- TASK INSTRUCTIONS:
1 > In the Solr import thread, translate this sentence into Spanish: "I had made a mess of sanitizing the config file I sent to you."
2 > In the Solr import thread, why doesn't the misspelled "fileAbsePath" explain the failure? Answer in one to three sentences.
3 > Pick up the Solr import thread after its final line and carry it further.

>Hi Fergus,
>
>It seems a field it is expecting is missing from the XML.

You mean there is some field in the document we are indexing
that is missing?

><field column="fileAbsPath" template="${jcurrent.fileAbsolutePath}" />
><field column="fileWebPath" regex="/Volumes/spare/ts/(.*)" replaceWith="$1"
>sourceColName="*fileAbsePath*"/>
>
>I guess "fileAbsePath" is a typo? Can you check if that is the cause?
Well spotted. I had made a mess of sanitizing the config file I sent
to you. I will in future make sure the stuff I am messing with matches
what I send to the list. However there is no typo in the underlying file;
at least not on that line:-) 


>
>
>On Wed, Jan 21, 2009 at 5:40 PM, Fergus McMenemie <fer...@twig.me.uk> wrote:
>
>> Shalin
>>
>> Downloaded nightly for 21jan and tried DIH again. Its better but
>> still broken. Dozens of embeded tags are stripped from documents
>> but it now fails every few documents for no reason I can see. Manually
>> removing embeded tags causes a given problem document to be indexed,
>> only to have a it fail on one of the next few documents. I think the
>> problem is still in stripHTML
>>
>> Here is the traceback.
>>
>> Jan 21, 2009 12:06:53 PM org.apache.catalina.startup.Catalina start
>> INFO: Server startup in 3377 ms
>> Jan 21, 2009 12:07:39 PM org.apache.solr.handler.dataimport.SolrWriter
>> readIndexerProperties
>> INFO: Read dataimport.properties
>> Jan 21, 2009 12:07:39 PM org.apache.solr.core.SolrCore execute
>> INFO: [fdocs] webapp=/solr path=/dataimport params={command=full-import}
>> status=0 QTime=13
>> Jan 21, 2009 12:07:39 PM org.apache.solr.handler.dataimport.DataImporter
>> doFullImport
>> INFO: Starting Full Import
>> Jan 21, 2009 12:07:39 PM org.apache.solr.update.DirectUpdateHandler2
>> deleteAll
>> INFO: [fdocs] REMOVING ALL DOCUMENTS FROM INDEX
>> Jan 21, 2009 12:07:39 PM org.apache.solr.core.SolrDeletionPolicy onInit
>> INFO: SolrDeletionPolicy.onInit: commits:num=2
>>
>>  
>> commit{dir=/Volumes/spare/ts/solrnightlyf/data/index,segFN=segments_1,version=1232539612130,generation=1,filenames=[segments_1]
>>
>>  
>> commit{dir=/Volumes/spare/ts/solrnightlyf/data/index,segFN=segments_2,version=1232539612131,generation=2,filenames=[segments_2]
>> Jan 21, 2009 12:07:39 PM org.apache.solr.core.SolrDeletionPolicy
>> updateCommits
>> INFO: last commit = 1232539612131
>> Jan 21, 2009 12:07:40 PM org.apache.solr.handler.dataimport.DocBuilder
>> buildDocument
>> SEVERE: Exception while processing: jc document : null
>> org.apache.solr.handler.dataimport.DataImportHandlerException: Parsing
>> failed for xml, url:/Volumes/spare/ts/ftic/groups/j0036.xmlrows processed :0
>> Processing Document # 9
>>        at
>> org.apache.solr.handler.dataimport.DataImportHandlerException.wrapAndThrow(DataImportHandlerException.java:72)

- STORED DATA:
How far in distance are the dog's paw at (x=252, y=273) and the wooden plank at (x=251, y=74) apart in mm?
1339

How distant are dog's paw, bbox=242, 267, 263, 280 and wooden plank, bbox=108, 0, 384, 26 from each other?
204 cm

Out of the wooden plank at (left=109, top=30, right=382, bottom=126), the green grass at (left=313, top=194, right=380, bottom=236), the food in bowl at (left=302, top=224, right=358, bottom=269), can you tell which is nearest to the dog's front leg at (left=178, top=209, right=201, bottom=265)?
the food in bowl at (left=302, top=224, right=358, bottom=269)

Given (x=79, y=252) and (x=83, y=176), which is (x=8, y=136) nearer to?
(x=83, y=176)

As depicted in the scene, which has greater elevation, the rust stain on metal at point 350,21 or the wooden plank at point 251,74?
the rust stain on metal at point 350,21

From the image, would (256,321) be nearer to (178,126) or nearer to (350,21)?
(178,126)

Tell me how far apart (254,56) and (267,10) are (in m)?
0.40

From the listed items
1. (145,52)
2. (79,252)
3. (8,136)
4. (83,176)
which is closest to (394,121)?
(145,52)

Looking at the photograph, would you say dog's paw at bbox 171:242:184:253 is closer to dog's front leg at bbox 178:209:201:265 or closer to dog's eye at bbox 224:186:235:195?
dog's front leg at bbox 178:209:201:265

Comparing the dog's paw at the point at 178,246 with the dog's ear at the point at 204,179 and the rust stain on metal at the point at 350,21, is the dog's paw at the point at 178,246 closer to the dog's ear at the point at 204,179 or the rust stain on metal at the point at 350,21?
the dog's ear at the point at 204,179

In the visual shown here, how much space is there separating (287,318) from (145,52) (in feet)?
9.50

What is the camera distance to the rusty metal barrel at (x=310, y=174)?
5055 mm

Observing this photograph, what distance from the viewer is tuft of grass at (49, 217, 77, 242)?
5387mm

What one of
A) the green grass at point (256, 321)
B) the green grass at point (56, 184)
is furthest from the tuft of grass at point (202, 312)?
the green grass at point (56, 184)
...
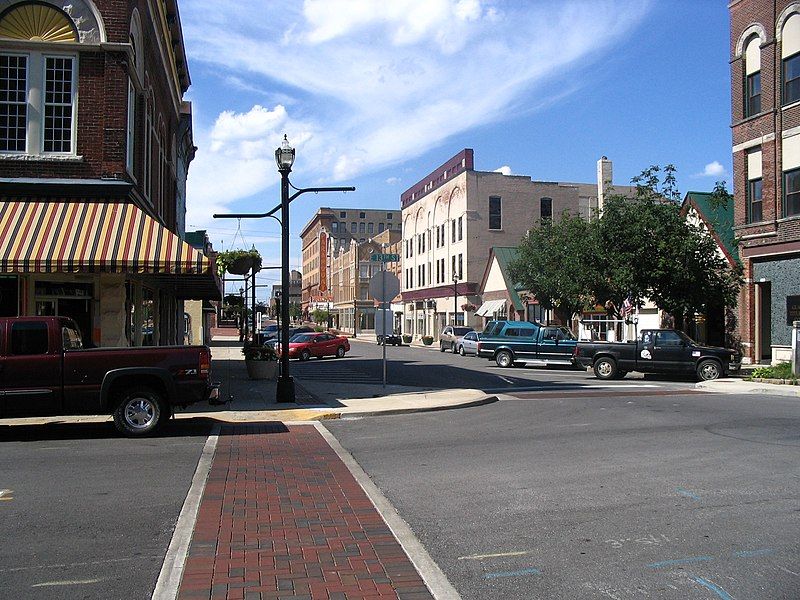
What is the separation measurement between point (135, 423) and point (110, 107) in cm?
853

- ANSWERS TO THE PROBLEMS:
1 > Había hecho un desastre al limpiar el archivo de configuración que te envié.

2 > The misspelling only appeared in the copy of the config file that was sent to the list, because it was mangled while being sanitized. The underlying file in use has no typo on that line.

3 >
>>        at
>> org.apache.solr.handler.dataimport.XPathEntityProcessor.initQuery(XPathEntityProcessor.java:252)
>>        at
>> org.apache.solr.handler.dataimport.XPathEntityProcessor.fetchNextRow(XPathEntityProcessor.java:177)
>>         at
>> org.apache.solr.handler.dataimport.XPathEntityProcessor.nextRow(XPathEntityProcessor.java:160)
>>        at
>> org.apache.solr.handler.dataimport.DocBuilder.buildDocument(DocBuilder.java:313)
>>        at
>> org.apache.solr.handler.dataimport.DocBuilder.buildDocument(DocBuilder.java:339)
>>        at
>> org.apache.solr.handler.dataimport.DocBuilder.doFullDump(DocBuilder.java:202)
>>        at
>> org.apache.solr.handler.dataimport.DocBuilder.execute(DocBuilder.java:147)
>>        at
>> org.apache.solr.handler.dataimport.DataImporter.doFullImport(DataImporter.java:321)
>>        at
>> org.apache.solr.handler.dataimport.DataImporter.runCmd(DataImporter.java:381)
>>        at
>> org.apache.solr.handler.dataimport.DataImporter$1.run(DataImporter.java:362)
>> Caused by: java.lang.RuntimeException: java.util.NoSuchElementException
>>        at
>> org.apache.solr.handler.dataimport.XPathRecordReader.streamRecords(XPathRecordReader.java:85)
>>        at
>> org.apache.solr.handler.dataimport.XPathEntityProcessor.initQuery(XPathEntityProcessor.java:242)
>>        ... 9 more
>> Caused by: java.util.NoSuchElementException
>>        at
>> com.ctc.wstx.sr.BasicStreamReader.next(BasicStreamReader.java:1083)
>>        at
>> org.apache.solr.handler.dataimport.XPathRecordReader$Node.parse(XPathRecordReader.java:141)
>>        at
>> org.apache.solr.handler.dataimport.XPathRecordReader$Node.parse(XPathRecordReader.java:174)
>>        at
>> org.apache.solr.handler.dataimport.XPathRecordReader$Node.access$000(XPathRecordReader.java:89)
>>        at
>> org.apache.solr.handler.dataimport.XPathRecordReader.streamRecords(XPathRecordReader.java:82)
>>        ... 10 more
>> Jan 21, 2009 12:07:40 PM org.apache.solr.handler.dataimport.DataImporter
>> doFullImport
>> SEVERE: Full Import failed
>> org.apache.solr.handler.dataimport.DataImportHandlerException: Parsing
>> failed for xml, url:/Volumes/spare/ts/ftic/groups/j0036.xmlrows processed :0
>> Processing Document # 9
>>        at
>> org.apache.solr.handler.dataimport.DataImportHandlerException.wrapAndThrow(DataImportHandlerException.java:72)
>>        at
>> org.apache.solr.handler.dataimport.XPathEntityProcessor.initQuery(XPathEntityProcessor.java:252)
>>        at
>> org.apache.solr.handler.dataimport.XPathEntityProcessor.fetchNextRow(XPathEntityProcessor.java:177)
>>         at
>> org.apache.solr.handler.dataimport.XPathEntityProcessor.nextRow(XPathEntityProcessor.java:160)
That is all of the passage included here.